Pegasus Airlines (IATA: PC, ICAO: PGT) is Turkey's leading low-cost carrier, operating from its primary hub at Istanbul Sabiha Gökçen International Airport (SAW) on the Asian side of Istanbul. Founded in 1990 and relaunched as a budget carrier in 2005, Pegasus has grown rapidly to serve over 110 destinations across Europe, the Middle East, and Central Asia. Its fleet consists almost entirely of Airbus A320-family aircraft — a modern, fuel-efficient choice suited to its short-to-medium-haul network.
For European passengers, Pegasus Airlines is a popular and affordable way to travel between EU cities and Turkey. But when flights go wrong, many passengers are uncertain whether EU law protects them — and the answer hinges on one critical factor: where your flight departs from, not where the airline is based.

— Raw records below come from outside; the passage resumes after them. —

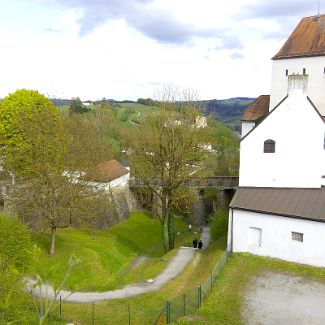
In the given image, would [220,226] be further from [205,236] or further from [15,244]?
[15,244]

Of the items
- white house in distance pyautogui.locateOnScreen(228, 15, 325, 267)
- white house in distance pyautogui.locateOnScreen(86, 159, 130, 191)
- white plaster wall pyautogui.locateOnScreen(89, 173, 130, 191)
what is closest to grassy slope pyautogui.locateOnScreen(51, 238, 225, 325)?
white house in distance pyautogui.locateOnScreen(228, 15, 325, 267)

Because Pegasus is a Turkish carrier, its home-departing flights (those leaving Istanbul's SAW airport) are not governed by EU Regulation 261/2004. However, every Pegasus flight that departs from an EU or EEA airport — Frankfurt, Amsterdam, Paris, Madrid, and dozens of other European cities — is fully subject to EU261. This means Pegasus must offer the same compensation, care, and re-routing rights as any EU carrier on those routes.